There are 2 Audio Commentaries. The first has director Troy Duffy and actor Billy Connolly, Sean Patrick Flanery and Norman Reedus. For such a rousing film, both of these tracks are pretty laid back. Duffy pretty much gives you the analytical point of view while Connolly and “sons paint with broader strokes, looking at the themes and issues of the entire film. There’s a lot of the expected “good to be back” material here, and they genuinely are glad to be together. It’s a fun and refreshing track.
The second track features Duffy returning but this time with Willem Defoe. The presence of the original film actor is a bit of a spoiler so don’t listen to it on your first run through.
Deleted Scenes: (2:38) SD Just two very short scenes with an optional play all. I have to believe there was more than this cut from the film. Come on, guys. Don’t hold back now.
Unprecedented Access – Behind The Scenes: (25:49) HD The typical cast and crew sound bites are intercut with some nice and very raw behind the scenes footage. It progresses through the production chronologically stopping at milestone days and shoots.

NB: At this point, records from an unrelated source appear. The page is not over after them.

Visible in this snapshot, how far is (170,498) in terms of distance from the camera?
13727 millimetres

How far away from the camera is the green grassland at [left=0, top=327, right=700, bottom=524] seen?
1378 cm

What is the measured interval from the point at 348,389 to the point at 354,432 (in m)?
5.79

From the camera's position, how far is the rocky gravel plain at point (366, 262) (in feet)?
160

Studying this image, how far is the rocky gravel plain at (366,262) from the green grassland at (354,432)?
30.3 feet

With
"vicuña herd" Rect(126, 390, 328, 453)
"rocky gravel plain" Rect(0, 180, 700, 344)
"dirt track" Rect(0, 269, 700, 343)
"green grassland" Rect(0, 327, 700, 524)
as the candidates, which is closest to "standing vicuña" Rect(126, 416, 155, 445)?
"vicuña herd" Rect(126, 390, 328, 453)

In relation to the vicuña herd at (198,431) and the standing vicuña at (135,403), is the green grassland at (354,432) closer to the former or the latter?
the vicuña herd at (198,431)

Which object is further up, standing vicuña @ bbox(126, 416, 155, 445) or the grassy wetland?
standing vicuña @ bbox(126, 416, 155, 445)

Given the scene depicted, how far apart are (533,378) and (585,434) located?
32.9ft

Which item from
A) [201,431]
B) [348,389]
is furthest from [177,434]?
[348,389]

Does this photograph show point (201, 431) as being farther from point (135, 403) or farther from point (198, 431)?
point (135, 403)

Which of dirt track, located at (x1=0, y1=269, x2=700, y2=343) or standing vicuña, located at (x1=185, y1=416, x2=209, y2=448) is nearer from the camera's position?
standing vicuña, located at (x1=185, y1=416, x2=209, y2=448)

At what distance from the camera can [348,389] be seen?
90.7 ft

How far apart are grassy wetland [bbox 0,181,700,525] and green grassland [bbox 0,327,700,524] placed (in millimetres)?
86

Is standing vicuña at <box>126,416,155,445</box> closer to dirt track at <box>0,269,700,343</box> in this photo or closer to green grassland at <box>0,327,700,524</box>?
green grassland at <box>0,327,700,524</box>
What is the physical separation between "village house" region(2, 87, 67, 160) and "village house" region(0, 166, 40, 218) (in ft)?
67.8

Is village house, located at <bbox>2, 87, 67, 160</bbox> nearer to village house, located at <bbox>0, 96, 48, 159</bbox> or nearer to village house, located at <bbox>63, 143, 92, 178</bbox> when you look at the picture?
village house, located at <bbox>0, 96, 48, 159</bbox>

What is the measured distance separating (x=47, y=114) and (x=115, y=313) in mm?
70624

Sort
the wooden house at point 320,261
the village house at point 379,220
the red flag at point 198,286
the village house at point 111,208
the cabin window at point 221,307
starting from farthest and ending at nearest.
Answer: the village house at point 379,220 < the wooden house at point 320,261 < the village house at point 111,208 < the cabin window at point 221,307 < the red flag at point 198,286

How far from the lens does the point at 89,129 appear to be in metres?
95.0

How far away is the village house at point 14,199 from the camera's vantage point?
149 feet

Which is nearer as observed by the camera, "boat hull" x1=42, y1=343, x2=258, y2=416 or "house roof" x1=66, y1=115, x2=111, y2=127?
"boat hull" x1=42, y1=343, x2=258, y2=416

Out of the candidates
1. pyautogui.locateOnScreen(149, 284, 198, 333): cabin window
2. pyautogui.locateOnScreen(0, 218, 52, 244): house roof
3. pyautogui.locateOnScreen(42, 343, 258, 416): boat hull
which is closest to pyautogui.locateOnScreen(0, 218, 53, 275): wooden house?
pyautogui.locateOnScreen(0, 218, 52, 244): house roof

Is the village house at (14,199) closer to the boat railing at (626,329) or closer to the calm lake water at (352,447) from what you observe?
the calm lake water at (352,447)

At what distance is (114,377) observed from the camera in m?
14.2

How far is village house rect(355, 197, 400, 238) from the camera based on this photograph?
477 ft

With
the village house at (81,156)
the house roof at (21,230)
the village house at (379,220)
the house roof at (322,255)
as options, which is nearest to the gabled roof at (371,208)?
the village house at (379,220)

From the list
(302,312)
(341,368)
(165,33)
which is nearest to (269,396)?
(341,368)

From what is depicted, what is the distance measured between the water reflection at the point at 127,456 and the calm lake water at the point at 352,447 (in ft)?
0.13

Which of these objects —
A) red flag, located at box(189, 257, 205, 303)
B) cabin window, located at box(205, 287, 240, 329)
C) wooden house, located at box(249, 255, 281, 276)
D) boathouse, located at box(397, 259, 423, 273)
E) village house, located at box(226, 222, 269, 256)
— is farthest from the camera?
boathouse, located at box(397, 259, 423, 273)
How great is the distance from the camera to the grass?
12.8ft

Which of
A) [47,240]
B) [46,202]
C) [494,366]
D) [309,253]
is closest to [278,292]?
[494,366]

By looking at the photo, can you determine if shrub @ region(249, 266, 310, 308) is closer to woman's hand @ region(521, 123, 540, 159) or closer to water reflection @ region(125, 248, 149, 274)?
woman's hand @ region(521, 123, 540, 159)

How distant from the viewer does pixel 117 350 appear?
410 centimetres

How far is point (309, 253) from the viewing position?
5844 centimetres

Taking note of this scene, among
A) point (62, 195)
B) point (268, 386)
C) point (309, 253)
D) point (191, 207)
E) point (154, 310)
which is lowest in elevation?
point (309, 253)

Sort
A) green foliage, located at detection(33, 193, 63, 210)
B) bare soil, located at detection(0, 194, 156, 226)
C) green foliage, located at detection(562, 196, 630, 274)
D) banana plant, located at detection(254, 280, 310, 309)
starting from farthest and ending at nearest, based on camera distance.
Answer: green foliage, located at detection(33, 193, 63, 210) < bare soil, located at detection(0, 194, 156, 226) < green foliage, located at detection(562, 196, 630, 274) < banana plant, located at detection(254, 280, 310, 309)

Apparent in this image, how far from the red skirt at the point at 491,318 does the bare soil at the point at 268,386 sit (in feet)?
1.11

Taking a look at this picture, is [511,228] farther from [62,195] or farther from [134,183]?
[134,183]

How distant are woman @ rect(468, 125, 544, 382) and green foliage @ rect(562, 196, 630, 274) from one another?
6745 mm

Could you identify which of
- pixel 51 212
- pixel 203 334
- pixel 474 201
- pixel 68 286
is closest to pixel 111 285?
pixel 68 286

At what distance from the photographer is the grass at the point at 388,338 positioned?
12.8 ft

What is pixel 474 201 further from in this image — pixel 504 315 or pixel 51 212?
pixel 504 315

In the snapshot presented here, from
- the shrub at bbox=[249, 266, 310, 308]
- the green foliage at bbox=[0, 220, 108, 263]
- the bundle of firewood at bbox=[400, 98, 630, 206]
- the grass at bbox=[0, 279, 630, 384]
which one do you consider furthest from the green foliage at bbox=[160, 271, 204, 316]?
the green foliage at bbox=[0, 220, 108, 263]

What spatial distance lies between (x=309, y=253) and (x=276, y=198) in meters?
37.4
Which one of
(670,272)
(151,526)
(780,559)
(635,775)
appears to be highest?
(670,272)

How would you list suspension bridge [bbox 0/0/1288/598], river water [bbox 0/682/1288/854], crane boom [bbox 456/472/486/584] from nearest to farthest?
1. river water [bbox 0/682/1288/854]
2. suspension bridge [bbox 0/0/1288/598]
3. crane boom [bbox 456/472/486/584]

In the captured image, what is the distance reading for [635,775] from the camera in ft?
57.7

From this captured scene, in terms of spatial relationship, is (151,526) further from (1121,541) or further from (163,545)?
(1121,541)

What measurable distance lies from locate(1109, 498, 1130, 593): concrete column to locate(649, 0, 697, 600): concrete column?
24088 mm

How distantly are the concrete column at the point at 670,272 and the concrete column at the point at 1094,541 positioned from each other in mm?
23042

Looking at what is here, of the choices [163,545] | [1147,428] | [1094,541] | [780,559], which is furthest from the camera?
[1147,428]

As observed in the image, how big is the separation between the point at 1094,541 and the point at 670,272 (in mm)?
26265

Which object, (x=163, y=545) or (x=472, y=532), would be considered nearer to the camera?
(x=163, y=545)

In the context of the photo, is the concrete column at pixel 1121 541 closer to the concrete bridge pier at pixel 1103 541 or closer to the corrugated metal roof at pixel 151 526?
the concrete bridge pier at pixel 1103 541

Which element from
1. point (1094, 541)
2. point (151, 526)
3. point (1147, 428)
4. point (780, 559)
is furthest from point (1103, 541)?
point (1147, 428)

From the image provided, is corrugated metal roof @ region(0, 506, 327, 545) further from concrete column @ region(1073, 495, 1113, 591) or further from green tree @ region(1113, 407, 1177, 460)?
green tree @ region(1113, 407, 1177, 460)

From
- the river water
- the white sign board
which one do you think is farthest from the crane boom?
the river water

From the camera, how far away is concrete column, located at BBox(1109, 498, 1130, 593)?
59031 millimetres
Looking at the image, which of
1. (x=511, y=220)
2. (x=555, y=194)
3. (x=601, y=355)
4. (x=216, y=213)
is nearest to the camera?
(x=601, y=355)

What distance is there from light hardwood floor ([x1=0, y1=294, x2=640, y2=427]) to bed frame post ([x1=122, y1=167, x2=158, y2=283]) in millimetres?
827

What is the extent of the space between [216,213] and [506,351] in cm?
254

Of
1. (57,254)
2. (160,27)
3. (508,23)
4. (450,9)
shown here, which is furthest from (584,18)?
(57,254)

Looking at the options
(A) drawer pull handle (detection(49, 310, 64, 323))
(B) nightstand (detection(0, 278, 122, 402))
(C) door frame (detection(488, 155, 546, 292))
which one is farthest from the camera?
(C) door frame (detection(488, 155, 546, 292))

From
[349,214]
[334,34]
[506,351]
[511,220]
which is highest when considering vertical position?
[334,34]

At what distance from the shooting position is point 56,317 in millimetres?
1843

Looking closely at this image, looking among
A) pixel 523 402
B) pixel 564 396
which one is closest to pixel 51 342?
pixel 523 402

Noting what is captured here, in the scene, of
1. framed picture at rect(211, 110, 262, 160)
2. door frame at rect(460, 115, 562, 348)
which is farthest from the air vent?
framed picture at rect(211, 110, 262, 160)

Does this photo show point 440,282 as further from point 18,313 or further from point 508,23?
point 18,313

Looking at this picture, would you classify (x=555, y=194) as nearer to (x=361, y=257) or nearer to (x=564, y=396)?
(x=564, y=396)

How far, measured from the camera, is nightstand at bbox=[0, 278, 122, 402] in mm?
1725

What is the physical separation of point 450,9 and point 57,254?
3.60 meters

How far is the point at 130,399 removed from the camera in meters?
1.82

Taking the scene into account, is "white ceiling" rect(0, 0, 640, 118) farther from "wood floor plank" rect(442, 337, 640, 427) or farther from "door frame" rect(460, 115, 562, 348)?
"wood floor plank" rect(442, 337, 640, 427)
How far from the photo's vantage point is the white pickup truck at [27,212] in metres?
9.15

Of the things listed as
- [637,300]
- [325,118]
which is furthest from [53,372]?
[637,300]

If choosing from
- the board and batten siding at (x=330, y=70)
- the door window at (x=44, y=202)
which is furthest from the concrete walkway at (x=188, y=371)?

Billy Connolly And Troy Duffy – Unedited: (9:22) HD The two hang out in Billy’s hotel room for some tea and a lot of informal talking and joking around. It’s not a big deal, but it says the piece is unedited but there are some rather jarring edits in the thing. Uncensored might have been what they were going for, since Duffy has a rather lurid love affair with the F Bomb. Of note is that there is a painting on the hotel wall behind the guys that has been digitally frosted, likely for rights clearance concerns. I understand the situation, but you would think someone would think to clear these kinds of things, I don’t know, maybe before you shoot the piece. It’s distracting to say the least.
The Cast Confesses Secrets From The Set: (7:13) HD Sorry. No secrets revealed here. It’s really just a big love fest where everyone compliments everyone else for nearly 8 minutes.
Inside The Vault – The Weapons: (8:28) HD What would a Boondocks Saints film be without all of that firepower? Here’s a look at the film’s arsenal.
The Boondock Saints Hit Comic Con: (57:02 HD The cast and crew spend the day at San Diego’s Comic Con. The piece has plenty of behind the scenes footage of them at the event and a Q&A session held at the event.
After 10 years of “will they or won’t they” talk, gossip, and insider talk, a film that barely cleared 30 grand at the box office gets a $8 million sequel. How could that happen, you might ask. It doesn’t, is the stock answer. But Boondock Saints was no ordinary movie. Unfortunately, history repeated itself, and this film also tanked at the box. But this one didn’t fall quite so hard. It actually made a couple of bucks. $2 million to be exact. Is that enough to bring the Saints back for more? Give it about 10 years, and let’s see what happens. You see, Troy Duffy had this plan. It took a little over 10 years to work out. It was a little plan as plans go, I suppose. “Only one problem with this little plan … it worked.”